## 元の文章
****************

字幕:「ドラキュラ デメテル号最期の航海」の感想

字幕:注意! ネタバレ有り

良い映画を褒ほめます。
詰まらない映画も褒めます。

信じる・信じないは、あなた次第。
「今日も優しく、うそを語ろう」

映画配信サービスのユーネクストで「ドラキュラ デメテル号最期の航海」を観ました。

英語のタイトルは「The Last Voyage of the Demeter」です。
日本語タイトルを付ける時に「ドラキュラ」の名が追加されています。
この物語が「ドラキュラ」の一部であるということ自体が、本国では1つのサプライズ、1つのネタバレになっているらしいのですが、日本では堂々と「ドラキュラ」と名乗っているので、それはネタバレの範疇ではないという前提で話します。

****************

## リストの抜粋
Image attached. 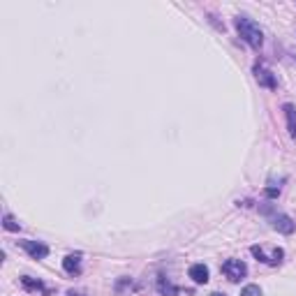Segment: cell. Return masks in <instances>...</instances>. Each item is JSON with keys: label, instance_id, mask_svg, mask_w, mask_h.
<instances>
[{"label": "cell", "instance_id": "277c9868", "mask_svg": "<svg viewBox=\"0 0 296 296\" xmlns=\"http://www.w3.org/2000/svg\"><path fill=\"white\" fill-rule=\"evenodd\" d=\"M273 229L275 231H280V234H294L296 225L292 222L289 215H275L273 218Z\"/></svg>", "mask_w": 296, "mask_h": 296}, {"label": "cell", "instance_id": "7c38bea8", "mask_svg": "<svg viewBox=\"0 0 296 296\" xmlns=\"http://www.w3.org/2000/svg\"><path fill=\"white\" fill-rule=\"evenodd\" d=\"M266 197H271V199L280 197V190H275V188H266Z\"/></svg>", "mask_w": 296, "mask_h": 296}, {"label": "cell", "instance_id": "9c48e42d", "mask_svg": "<svg viewBox=\"0 0 296 296\" xmlns=\"http://www.w3.org/2000/svg\"><path fill=\"white\" fill-rule=\"evenodd\" d=\"M21 282H23V287L26 289H33V292H44V294H49L44 289V285L39 280H33V278H21Z\"/></svg>", "mask_w": 296, "mask_h": 296}, {"label": "cell", "instance_id": "5b68a950", "mask_svg": "<svg viewBox=\"0 0 296 296\" xmlns=\"http://www.w3.org/2000/svg\"><path fill=\"white\" fill-rule=\"evenodd\" d=\"M255 76H257L259 86H266V88H271V91H275V88H278V81H275V76L271 74L268 69L257 67V69H255Z\"/></svg>", "mask_w": 296, "mask_h": 296}, {"label": "cell", "instance_id": "8fae6325", "mask_svg": "<svg viewBox=\"0 0 296 296\" xmlns=\"http://www.w3.org/2000/svg\"><path fill=\"white\" fill-rule=\"evenodd\" d=\"M241 296H262V289H259V285H248L241 289Z\"/></svg>", "mask_w": 296, "mask_h": 296}, {"label": "cell", "instance_id": "30bf717a", "mask_svg": "<svg viewBox=\"0 0 296 296\" xmlns=\"http://www.w3.org/2000/svg\"><path fill=\"white\" fill-rule=\"evenodd\" d=\"M2 227L7 229V231H19V222H16L12 215H5V218H2Z\"/></svg>", "mask_w": 296, "mask_h": 296}, {"label": "cell", "instance_id": "4fadbf2b", "mask_svg": "<svg viewBox=\"0 0 296 296\" xmlns=\"http://www.w3.org/2000/svg\"><path fill=\"white\" fill-rule=\"evenodd\" d=\"M211 296H227V294H220V292H215V294H211Z\"/></svg>", "mask_w": 296, "mask_h": 296}, {"label": "cell", "instance_id": "8992f818", "mask_svg": "<svg viewBox=\"0 0 296 296\" xmlns=\"http://www.w3.org/2000/svg\"><path fill=\"white\" fill-rule=\"evenodd\" d=\"M63 268L69 275H79L81 273V255H67V257L63 259Z\"/></svg>", "mask_w": 296, "mask_h": 296}, {"label": "cell", "instance_id": "ba28073f", "mask_svg": "<svg viewBox=\"0 0 296 296\" xmlns=\"http://www.w3.org/2000/svg\"><path fill=\"white\" fill-rule=\"evenodd\" d=\"M158 292L160 294H164V296H176L178 294V287H174L169 280H164V278H160L158 280Z\"/></svg>", "mask_w": 296, "mask_h": 296}, {"label": "cell", "instance_id": "52a82bcc", "mask_svg": "<svg viewBox=\"0 0 296 296\" xmlns=\"http://www.w3.org/2000/svg\"><path fill=\"white\" fill-rule=\"evenodd\" d=\"M188 275H190L197 285H206V282H208V268H206L204 264H192Z\"/></svg>", "mask_w": 296, "mask_h": 296}, {"label": "cell", "instance_id": "7a4b0ae2", "mask_svg": "<svg viewBox=\"0 0 296 296\" xmlns=\"http://www.w3.org/2000/svg\"><path fill=\"white\" fill-rule=\"evenodd\" d=\"M222 273L227 275L231 282H238L241 278H245V273H248V266H245L241 259H227V262L222 264Z\"/></svg>", "mask_w": 296, "mask_h": 296}, {"label": "cell", "instance_id": "3957f363", "mask_svg": "<svg viewBox=\"0 0 296 296\" xmlns=\"http://www.w3.org/2000/svg\"><path fill=\"white\" fill-rule=\"evenodd\" d=\"M19 245H21L23 250L28 252L33 259H44V257H49V248H46L44 243H39V241H19Z\"/></svg>", "mask_w": 296, "mask_h": 296}, {"label": "cell", "instance_id": "6da1fadb", "mask_svg": "<svg viewBox=\"0 0 296 296\" xmlns=\"http://www.w3.org/2000/svg\"><path fill=\"white\" fill-rule=\"evenodd\" d=\"M236 31H238L241 39L248 42L252 49H262V44H264V33H262V28H259L252 19L238 16V19H236Z\"/></svg>", "mask_w": 296, "mask_h": 296}]
</instances>
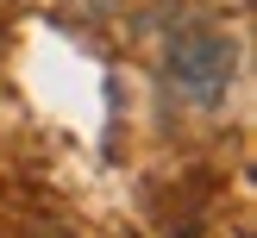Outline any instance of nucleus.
<instances>
[{"label":"nucleus","instance_id":"nucleus-1","mask_svg":"<svg viewBox=\"0 0 257 238\" xmlns=\"http://www.w3.org/2000/svg\"><path fill=\"white\" fill-rule=\"evenodd\" d=\"M170 75L188 88L195 100H220L226 82H232V44L213 32H182L170 44Z\"/></svg>","mask_w":257,"mask_h":238}]
</instances>
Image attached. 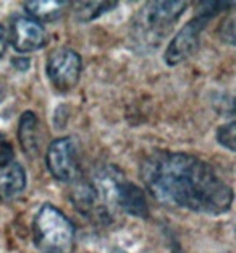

****************

## やること
映画「ドラキュラ デメテル号最期の航海」の感想文を、最後の文の次から書き継いでほしい。

## 結果
どのみち、原作小説を既に読んでいる人にとっては、「デメテル号」の言葉だけでピンッと来るでしょう。

デメテルは、ギリシャ神話に出てくる穀物の女神ですね。

主人公の船医を演じた俳優が、なかなかに良い味を出していました。
コーリー・ホーキンス。
調べてみると、有名な作品に数多く出演していました。
痩せ型の長身で、たたずまいがシュッとしていて涼し気な感じです。

「俺は、一流大学を卒業したのに、黒人だから就職できなかった」みたいな台詞せりふが唐突に出てくるのが、ちょっと不自然でした。

船乗りたちの台詞せりふなまっている事から、彼らが様々な国から来た寄せ集め集団であると分かります。

僕の感想としては、
「良く言えば正統派、悪く言えば新鮮味の薄いホラー」
といった所でしょうか。

欠点らしい欠点も無いし、特筆すべき点も少ないホラー映画でした。

しいて良かった点を挙げるとすれば、19世紀末の大英帝国が舞台である、という所でしょうか。
やっぱり、雰囲気があります。
時代劇ホラーは、たまに見ると目の保養になります。

では、ここからネタバレで行きますので、ご注意ください。

(少し、間を空ける)

元祖ブラム・ストーカー作「ドラキュラ」の第7章を切り出して、単独の話に仕立て上げた映画らしいです。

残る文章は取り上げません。